The first thing you need to do is search yourself. Do you really not like the riff/song idea or is there something else going on? Being in a band can be like being in perpetual high school. There are all sorts of little inter-band dynamics that can cloud both your and your band members’ judgments. So make sure you are pure at heart, and not thinking from that place in your brain that is still pissed cause the other guitar player can play the solo to Crazy Train better than you.

Next, ask is there something I can change in a slight way to make this riff not only more smoken’, but also more me? I have noticed that when this problem usually occurs the dude who thinks the riff sucks, doesn’t like the fact that there is none of his own ideas in the riff. It can be rough justice to face, but sadly, often true. Maybe add some sort of harmony, maybe you don’t like the chord progression, or maybe the riff should be faster or slower. Chances are if you are all into the same bands and clear about what type of band you’re in, there should be a way to tweak it and make it better.

Ok, what if the riff/song idea in question really does suck. In that case, what do you do when you’re presented a riff that “blows?” It’s important to be tactful, respectful, and most of all clear as to what you think is not working. When you’re working in a group situation you have to be able to work with other people, so make sure you hone in on what doesn’t work for you. That way you can work as a team to make the idea grow, or explore other options. A common misconception is that you have to make all these decisions right away. It may not hit you right away what isn’t working, so don’t be afraid to take your time while you’re writing. This doesn’t mean never commit, it just means if you need some time to come up with the critical feedback that is going to help push the song, that’s ok. So maybe keep the riff in the song as a placeholder just remember not to let it sit there too long. Bands often times don’t like change because it involves more work.

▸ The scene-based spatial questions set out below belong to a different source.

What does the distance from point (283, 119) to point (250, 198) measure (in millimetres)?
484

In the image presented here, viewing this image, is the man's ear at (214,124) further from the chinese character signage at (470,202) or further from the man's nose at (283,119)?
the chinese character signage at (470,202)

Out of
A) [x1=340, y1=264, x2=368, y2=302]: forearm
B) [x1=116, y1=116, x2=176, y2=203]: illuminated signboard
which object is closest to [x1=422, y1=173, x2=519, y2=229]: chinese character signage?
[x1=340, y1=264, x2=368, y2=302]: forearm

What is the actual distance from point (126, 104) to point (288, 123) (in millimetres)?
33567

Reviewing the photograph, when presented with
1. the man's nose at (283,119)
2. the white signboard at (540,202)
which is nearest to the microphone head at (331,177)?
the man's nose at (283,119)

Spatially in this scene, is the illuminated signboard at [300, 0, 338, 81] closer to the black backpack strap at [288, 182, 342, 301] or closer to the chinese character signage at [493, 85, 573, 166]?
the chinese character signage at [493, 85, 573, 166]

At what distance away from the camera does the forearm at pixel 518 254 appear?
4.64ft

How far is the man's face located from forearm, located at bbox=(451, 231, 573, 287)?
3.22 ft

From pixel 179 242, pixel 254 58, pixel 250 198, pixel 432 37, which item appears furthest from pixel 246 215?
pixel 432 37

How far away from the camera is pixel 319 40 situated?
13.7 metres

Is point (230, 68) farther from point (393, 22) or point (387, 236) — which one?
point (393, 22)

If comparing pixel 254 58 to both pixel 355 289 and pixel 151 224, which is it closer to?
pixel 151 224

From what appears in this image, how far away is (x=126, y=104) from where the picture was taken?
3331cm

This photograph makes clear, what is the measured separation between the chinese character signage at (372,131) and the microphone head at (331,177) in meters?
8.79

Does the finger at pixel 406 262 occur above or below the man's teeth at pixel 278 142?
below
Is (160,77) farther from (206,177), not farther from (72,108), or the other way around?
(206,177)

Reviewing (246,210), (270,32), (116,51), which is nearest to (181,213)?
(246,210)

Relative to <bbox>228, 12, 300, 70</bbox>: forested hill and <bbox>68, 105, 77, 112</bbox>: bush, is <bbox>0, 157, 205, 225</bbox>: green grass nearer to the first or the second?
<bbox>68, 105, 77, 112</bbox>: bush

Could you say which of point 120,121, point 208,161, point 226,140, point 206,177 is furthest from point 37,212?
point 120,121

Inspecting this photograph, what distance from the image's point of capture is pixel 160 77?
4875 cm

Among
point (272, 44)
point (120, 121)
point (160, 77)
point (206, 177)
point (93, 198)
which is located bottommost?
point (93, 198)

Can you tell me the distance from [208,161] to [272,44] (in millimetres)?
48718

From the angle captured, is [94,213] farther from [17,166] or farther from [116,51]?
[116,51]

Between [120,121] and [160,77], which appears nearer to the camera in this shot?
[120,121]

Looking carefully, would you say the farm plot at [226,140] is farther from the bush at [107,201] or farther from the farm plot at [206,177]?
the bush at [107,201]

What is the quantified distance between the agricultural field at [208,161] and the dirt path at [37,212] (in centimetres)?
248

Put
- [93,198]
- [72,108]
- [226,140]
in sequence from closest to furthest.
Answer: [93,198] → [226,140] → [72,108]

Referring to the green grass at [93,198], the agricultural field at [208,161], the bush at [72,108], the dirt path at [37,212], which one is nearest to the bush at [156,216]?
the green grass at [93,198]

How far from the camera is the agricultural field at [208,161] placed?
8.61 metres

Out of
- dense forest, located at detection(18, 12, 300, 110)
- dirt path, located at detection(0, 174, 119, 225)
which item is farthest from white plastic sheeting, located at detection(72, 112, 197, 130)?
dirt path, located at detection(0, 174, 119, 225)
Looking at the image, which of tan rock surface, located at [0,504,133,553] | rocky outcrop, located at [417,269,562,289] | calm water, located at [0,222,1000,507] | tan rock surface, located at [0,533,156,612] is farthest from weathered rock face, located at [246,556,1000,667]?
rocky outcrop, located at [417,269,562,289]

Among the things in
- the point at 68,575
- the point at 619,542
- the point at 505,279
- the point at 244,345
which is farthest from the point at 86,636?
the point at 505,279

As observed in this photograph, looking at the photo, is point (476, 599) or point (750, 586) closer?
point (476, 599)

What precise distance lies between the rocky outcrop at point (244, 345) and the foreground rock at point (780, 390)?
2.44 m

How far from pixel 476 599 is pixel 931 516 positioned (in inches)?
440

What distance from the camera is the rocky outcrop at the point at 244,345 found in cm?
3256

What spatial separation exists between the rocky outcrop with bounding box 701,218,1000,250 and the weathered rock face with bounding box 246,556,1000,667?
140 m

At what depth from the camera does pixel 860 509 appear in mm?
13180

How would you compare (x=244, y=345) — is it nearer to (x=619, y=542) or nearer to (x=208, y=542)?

Its important to remember a band is a team, a gang, and a collective of individual voices singing together. You need those band mates and they need you. Who knows how many bad riffs I would have pushed forward if it weren’t for my band mates. Work together and find a way to communicate with your fellow bros. No one wants to be in a band with people who are unhappy with the music they are playing. No one wants to be in a band where the members are afraid to say they don’t like something. No one wants to be in a band that isn’t honest and real to what it is. So keep your band honest, communicate clearly, and be willing to share the burden of song writing. I promise it will be worth it for everyone involved when you write that first kick as song.